Assignment -> Print the listing below again, exactly. Skip the pictures.

Information shown ->
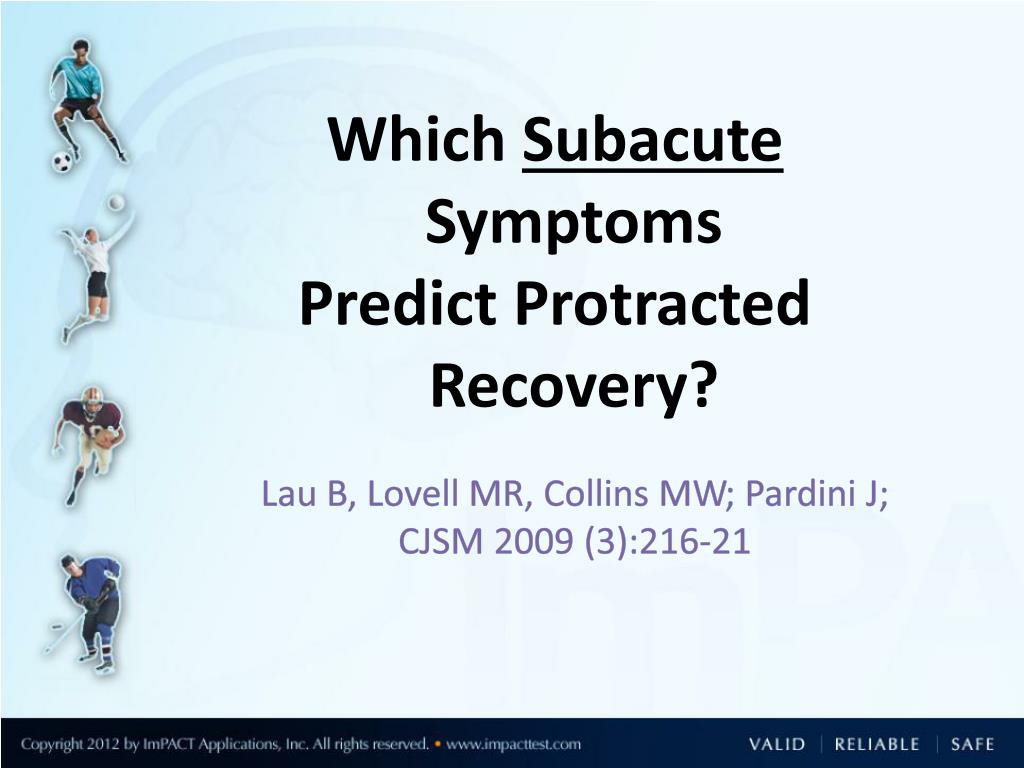 Which Subacute Symptoms Predict Protracted Recovery?

Lau B, Lovell MR, Collins MW; Pardini J; CJSM 2009 (3):216-21

Copyright 2012 by ImPACT Applications, Inc. All rights reserved. • www.impacttest.com

VALID | RELIABLE | SAFE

Solution to this exercise ->
 Which Subacute Symptoms Predict Protracted Recovery?

Lau B, Lovell MR, Collins MW; Pardini J; CJSM 2009 (3):216-21

Copyright 2012 by ImPACT Applications, Inc. All rights reserved. • www.impacttest.com

VALID | RELIABLE | SAFE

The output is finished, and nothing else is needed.